Wednesday, October 31, 2012

A special birthday wish


The 1980s.  Uncle Ronnie was the President of the United States.  Perestroika was all the rage.  Trickum Middle School in Lilburn, Georgia, was my middle school.  Teachers – wonderful teachers – were my extended family.  My parents could not have entrusted me to a better group of men and women.  They were empathic.  They were firm.  They were generous.  They were Socratic.   They each had a unique style.  They each cared deeply for our sovereignty and for our future prospects.

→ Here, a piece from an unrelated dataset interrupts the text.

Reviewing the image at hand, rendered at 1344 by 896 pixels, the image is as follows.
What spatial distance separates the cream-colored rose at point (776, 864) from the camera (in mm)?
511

One particular teacher, Mrs. June McPherson, provided consistent and commendable language arts and drama education to my peers and to me.  She epitomized the structured, traditional English teacher.  As I look back on this approach to teaching, I am thankful that she served up her work in this manner.  At that time, it was tough – tough to recall grammar rules, tough to endure the red ink, and tough to generate countless creative ideas and approaches.  But endure we did.  We learned the five-paragraph essay.  We stretched our imaginations.  We did so, unwittingly, because we had an insatiable thirst to do good things. Great teachers like Mrs. McPherson, humbly and generously, inspired many of these good things.  It is these good things that good people carry within themselves today.

On this, her 80th birthday, I wish her a very happy birthday.  It is lives like hers that shaped and colored lives like mine.  I am a poet.  I am a leader.  I am a servant.  I am a songwriter.  I am a businessman.  That’s quite an accomplishment for such a modest artist such as June McPherson.  We should all be so fortunate to be in the company of the same.